Poverty data offer an important way to evaluate the nation's economic well-being. Because poor people in the United States are too diverse to be characterized along any one dimension, this report illustrates how poverty rates vary by selected characteristics—age, race and Hispanic origin, nativity, family composition, work experience, and geography. These data reveal how many people were poor and how the poverty population has changed. A description of the official measure of poverty may be found on page 5.
Whether one is in poverty or not provides but one perspective on economic well-being. This report discusses as well the extent of poverty (page 9) and more comprehensive experimental measures of poverty that account for noncash benefits (such as food stamps) and taxes (such as the Earned Income Credit) in income (page 13).
The estimates in this report are based on interviewing a sample of the population.

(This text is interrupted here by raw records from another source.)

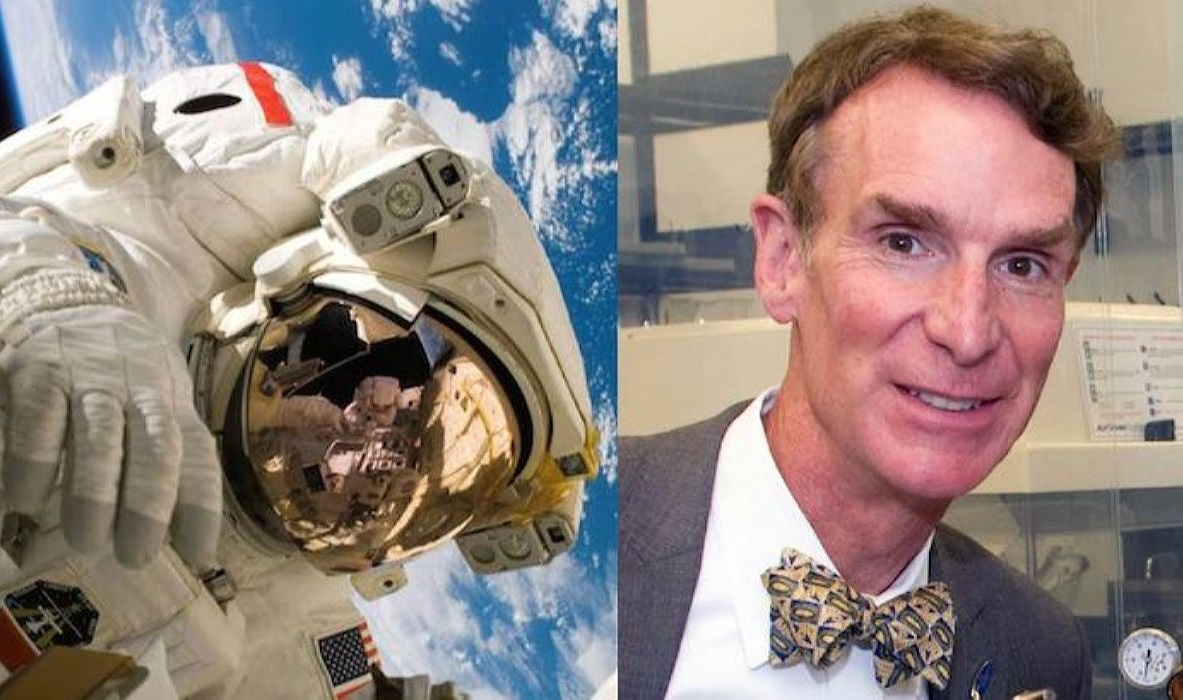 BIll Nye Applied To Be An Astronaut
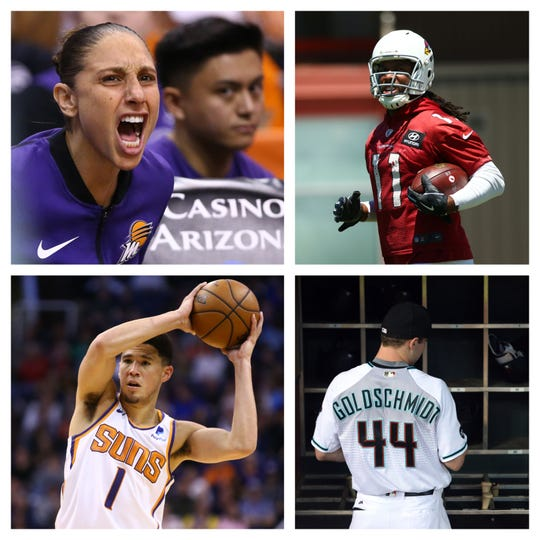 Who should replace Paul Goldschmidt on the Mount Rushmore of active Arizona professional athletes?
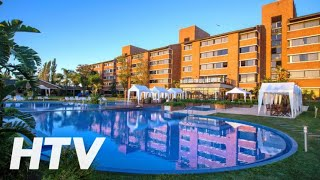 Arapey Thermal All  nclusive Resort and Spa Hotel en Termas del Arapey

Respondents provide answers to the best of their ability, but as with all surveys, the estimates may differ from the actual values.

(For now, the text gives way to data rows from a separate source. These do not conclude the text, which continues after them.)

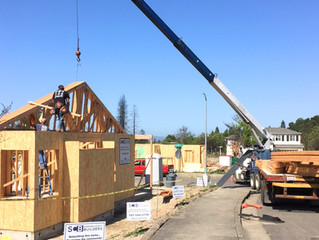 Rebuilding Miramonte
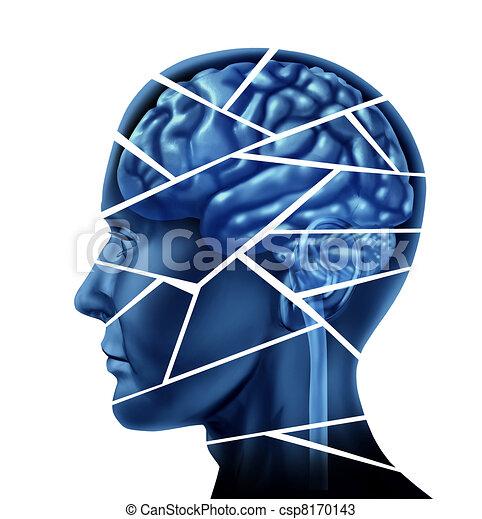 Brain injury - csp8170143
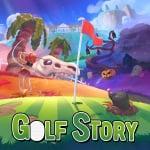 Storia del golf (Switch eShop)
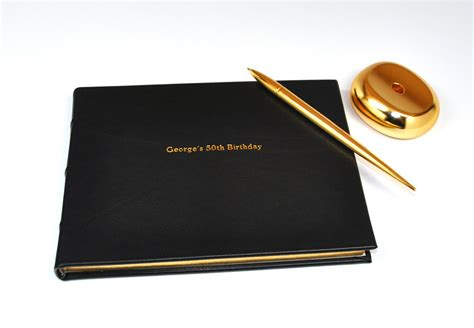 Stocking Stuffers For Her by Library Bound Genuine Leather Guest Book From Blue Sky Papers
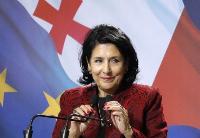 格鲁吉亚总统说格寻求加入欧盟和北约的选择不变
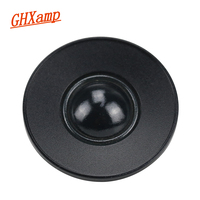 GHXAMP 2 5 Inch 6OHM 20W Tweeter Speakers Silk Film HIFI Car Sound Box NdFeB TREBLE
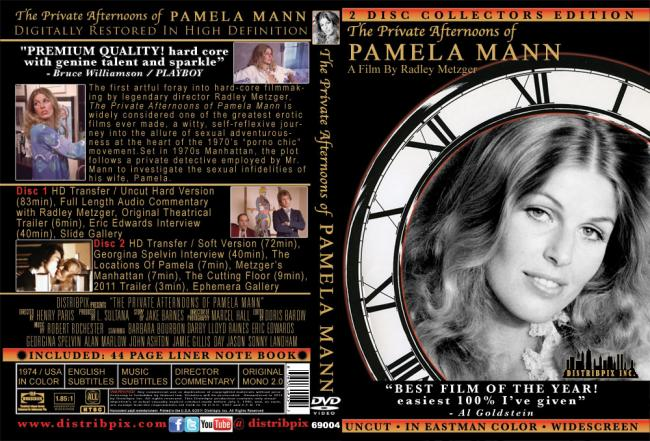 The Private Afternoons of Pamela Mann -2 Disct Set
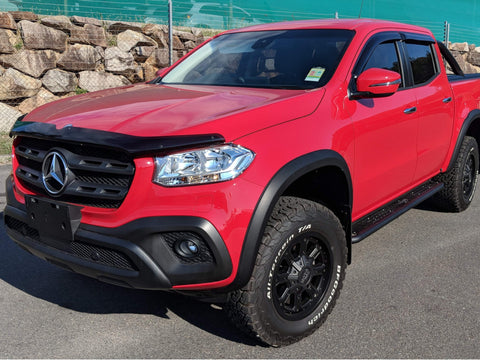 Mercedes X-Class 2017-2021 | EGR Wheel Arch Kit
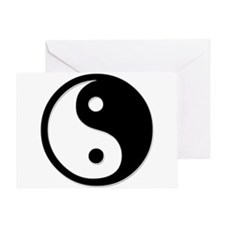 Black Yin Yang Greeting Card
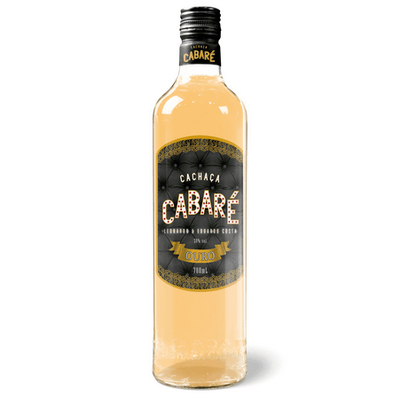 Cachaça Cabaré Ouro - 700ml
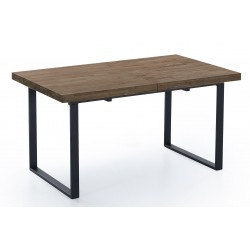 MESA COMEDOR EXTENSIBLE NATURAL ROBLE AMERICAN / NEGRO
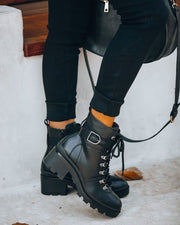 Czech Faux Leather Heeled Combat Boot view 11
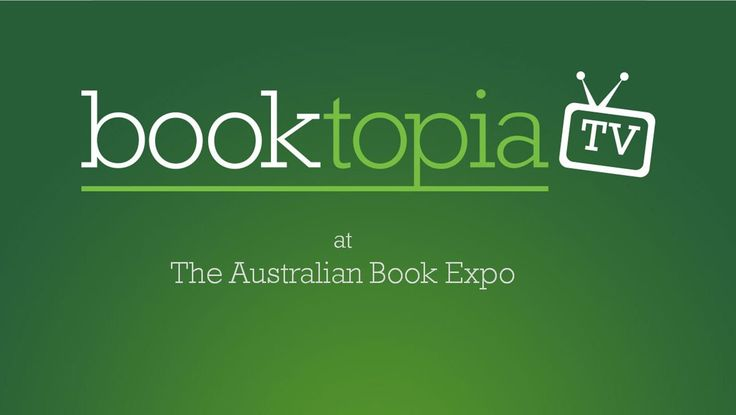 Booktopia TV at The Australian Book Expo-   Where bookish people are, Booktopia are never far away.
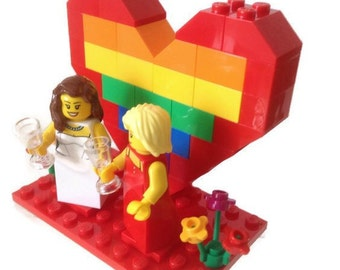 Gay Lesbian Wedding Cake Topper *Customised* Lego Bride And Bride Minifigures Gay Pride Rainbow Heart Flowers Rings/Glasses Wedding Gift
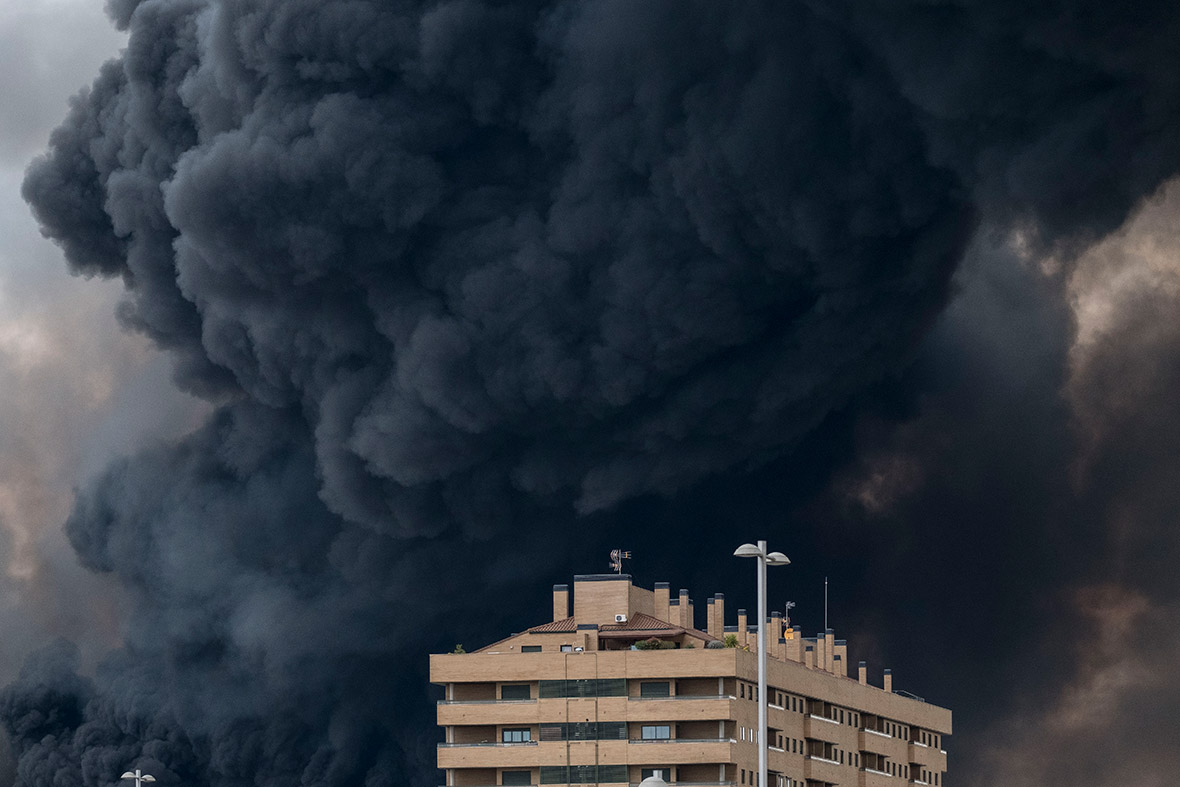 Sesena tyre fire madrid Spain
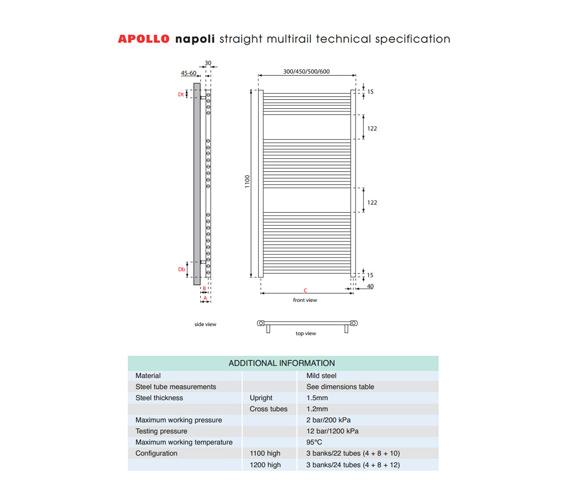 Technical drawing QS-V35609 / ASC3W1100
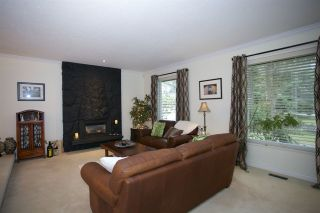 Photo 5: 13228 17A Avenue in Surrey: Elgin Chantrell House for sale (South Surrey White Rock)  : MLS®# R2025266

1 Because Hispanics may be of any race, data in this report for Hispanics overlap slightly with data for the Black population and for the Asian and Pacific Islander population. Based on the 2002 Current Population Survey Annual Demographic Supplement, 3.7 percent of the Black population and 2.4 percent of the Asian and Pacific Islander population were of Hispanic origin. For the poor population, Hispanic made up 4.7 percent of Blacks and 2.5 percent of Asians and Pacific Islanders (a percentage similar to the total Asian and Pacific Islander population). Despite the sample expansion, single-year data for the American Indian and Alaska Native population are not shown in this report because of their small sample size in the 2002 Current Population Survey Annual Demographic Supplement.
2 In this report, "suburbs" refers to metropolitan areas outside central cities.